Nvidia actively commoditizes the LLM models. Look at Nemotron. They've avoided making a SOTA model solely to keep the hyperscalers (aka crack addicts) coming back for more GPUs.

As soon as the bubble bursts, they can release some open weight NemoMambaDiffusiontron and keep folks buying GPUs to run the damn thing.

It still wouldn't be smart to do so, as this would fall into the common business pitfall of thinking you could easily do the next stack layer of work.

reply
paradoxyl
2 hours ago
[-]
And maybe TSMC should make cellphones? If you're higher up the supply chain why go downstream into risk? It's financially irresponsible.
reply
stackghost
1 hour ago
[-]
> If you're higher up the supply chain why go downstream into risk? It's financially irresponsible.
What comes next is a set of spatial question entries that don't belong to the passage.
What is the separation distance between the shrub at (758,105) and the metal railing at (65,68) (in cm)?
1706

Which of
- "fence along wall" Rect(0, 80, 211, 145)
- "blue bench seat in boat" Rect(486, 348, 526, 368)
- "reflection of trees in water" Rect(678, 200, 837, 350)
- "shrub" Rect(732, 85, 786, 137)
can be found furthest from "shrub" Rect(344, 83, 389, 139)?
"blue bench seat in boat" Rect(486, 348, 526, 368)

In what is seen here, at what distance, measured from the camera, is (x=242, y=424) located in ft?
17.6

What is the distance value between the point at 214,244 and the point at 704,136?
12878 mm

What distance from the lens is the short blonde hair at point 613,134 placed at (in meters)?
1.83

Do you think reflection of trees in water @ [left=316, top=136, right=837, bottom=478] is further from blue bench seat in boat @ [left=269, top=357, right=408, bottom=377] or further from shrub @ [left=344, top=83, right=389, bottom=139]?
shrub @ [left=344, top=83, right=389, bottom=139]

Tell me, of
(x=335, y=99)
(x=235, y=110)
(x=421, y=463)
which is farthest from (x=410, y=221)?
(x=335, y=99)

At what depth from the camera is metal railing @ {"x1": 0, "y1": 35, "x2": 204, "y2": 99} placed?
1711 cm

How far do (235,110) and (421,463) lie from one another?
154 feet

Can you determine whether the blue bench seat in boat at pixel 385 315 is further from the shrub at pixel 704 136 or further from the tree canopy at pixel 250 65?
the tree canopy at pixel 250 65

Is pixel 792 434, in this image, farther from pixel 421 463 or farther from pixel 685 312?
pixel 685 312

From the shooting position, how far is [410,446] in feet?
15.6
Well, classically, to capture more margin for yourself. In business school they call this Vertical Integration. Samsung did exactly this. AWS too.

reply
wood_spirit
3 hours ago
[-]
And they have a moat - they can control the quantity and quality of hardware flowing to their competitions?
reply
dmix
3 hours ago
[-]
A better headline:

Nvidia rushed some investments in both companies just before they went public and are now are just waiting to get paid.

reply
SamDc73
3 hours ago
[-]
The Stargate money didn’t show up I guess, and now the whole gridlock is collapsing?
reply
samrus
1 hour ago
[-]
Perfectly reasonable from Nvidia's side. But now thats one less way for sal altman to engineer the valuation upwards
reply
SpicyLemonZest
16 minutes ago
[-]
I don't really understand the idea that not investing more money is a "pullback". Have VC norms propagated so far that any company that makes any investment is presumed to be interested in repeated future rounds?
reply
feverzsj
50 minutes ago
[-]
Everyone knows the bubble is bursting.